*COSA FARE*.
1. Nel testo sul settimanale «La Città nuova», a chi fu intestata la proprietà del giornale?
2. Prosegui il testo sul settimanale «La Città nuova», ripartendo subito dopo l'ultima frase.

*IL TESTO*.
______________________________

La prima pagina de La Città nuova del 20 aprile 1973

Alla fine degli anni ’50, fondò il settimanale “La Città nuova”, di cui fu anche direttore responsabile, che per decenni ha fatto da contraltare all’informazione locale paludata e governativa. Ma le FS non videro di buon occhio l’iniziativa editoriale e posero l’aut-aut: le FS o il giornale. Peppino Papalia, senatore del PSI e Sindaco di Bari con una maggioranza di sinistra durata sette mesi, convinse mio padre a cedere la proprietà, in famiglia oppure costituendo una società di cui lo stesso Papalia si propose nel ruolo di presidente «per consentirti – gli disse – di rompere le scatole a certa gente alla quale, del resto, io sono legato da rapporti di dialettica parlamentare e, quindi, di scarsa amicizia». La proprietà del giornale fu intestata a mia nonna materna. “La Città nuova”, palestra di numerosi professionisti del giornalismo pugliese, cui si aggiunse “La Città domani”, era una spina nel fianco. Ricordo, avevo 8 anni, quando nel giorno della Festa dell’Immacolata del 1970 (onomastico di mia madre) vidi arrivare a casa mio padre trafelato e sudato e raccontare a mia madre che lui non poteva stare con noi per almeno qualche giorno: gli avevano detto che il nome era in un elenco di persone da prelevare per le patrie galere. Era il tentato golpe Borghese. Per qualche giorno effettivamente non tornò a casa. Il resto è storia nota o forse ancora non del tutto.

Nel 1972, con la nascita della Regione Puglia nacque anche quella che è stata, forse è ancora oggi, l’unica agenzia di stampa dedicata ad una Regione intesa come ente territoriale: TIERRE (tuttaregione). TIERRE era un maglio, un colpo fendente ad ogni uscita per decenni quotidiana. L’attività politica regionale ed i suoi retroscena erano messi a nudo; presidenti, assessori, gran commis, tutti sotto la lente di ingrandimento di TIERRE senza sconti per nessuno. Dopo il congresso al Midas nel 1976, mio padre non rinnovò più la tessera del PSI.

______________________________

*DATI FORNITI*.
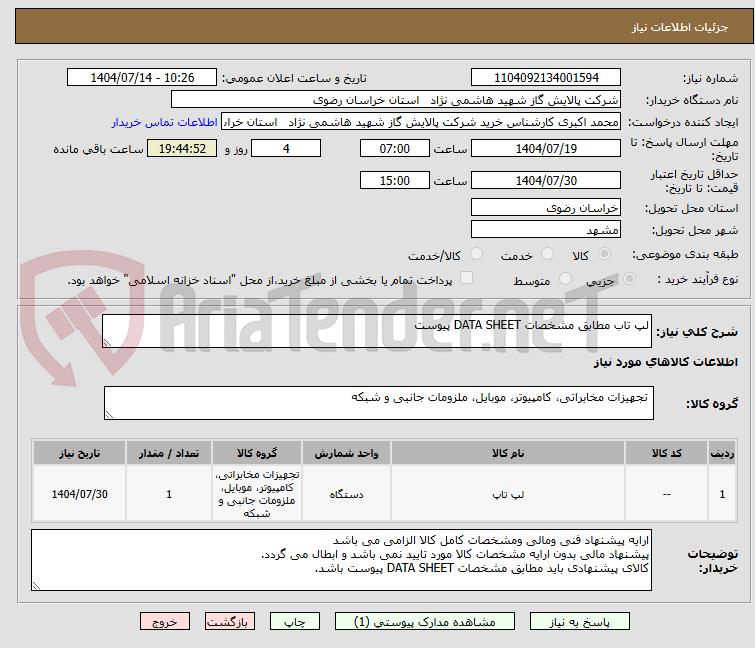 تصویر کوچک آگهی لپ تاب مطابق مشخصات DATA SHEET پیوست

______________________________

*LE RISPOSTE*.
1. Alla nonna materna di chi scrive.

2.
Mio padre, Giovanni, a sinistra, con a destra Franco Squicciarini (Ansa) ed Italo Palasciano (l’Unità) durante una conferenza stampa nella sede del Consiglio regionale pugliese nei primi anni ’80
Vittorio Bodini

Nel 1984 decise di mettere nero su bianco le vicende vissute in prima persona da inviato de “Il Paese” e “Paese Sera” nelle terre dell’Arneo, in territorio di Nardò, provincia di Lecce, occupate dai braccianti che chiedevano, ai proprietari latifondisti, fossero messe in coltura. Vicende vissute con Vittorio Bodini, scrittore, poeta ed ispanista salentino di pregio, lì inviato dal primo rotocalco italiano di avanguardia, “Omnibus” diretto da Titta Rosa. Quell’esperienza è raccontata nell’unico libro da lui scritto ed autoprodotto “Puglia anni ’50 Cronache – Con Vittorio Bodini sulle terre del marchese”, dedicato «ai giovani, agli immemori, in memoria di Vittorio Bodini»; oggi ne esistono pochissime copie, l’impegno è rieditarlo. Carteggi, collezioni dei giornali da lui diretti ed altri importanti documenti sono raccolti in un fondo archivistico voluto da Gianvito Mastroleo e costituito presso la Fondazione Giuseppe Di Vagno a Conversano. La Puglia di un cinquantennio è stata raccontata da Giovanni Modesti con spirito libero, senza padroni se non sé stesso e senza paraocchi. Continuare a farlo era la sua speranza da concretizzare nelle azioni di chi la condivide.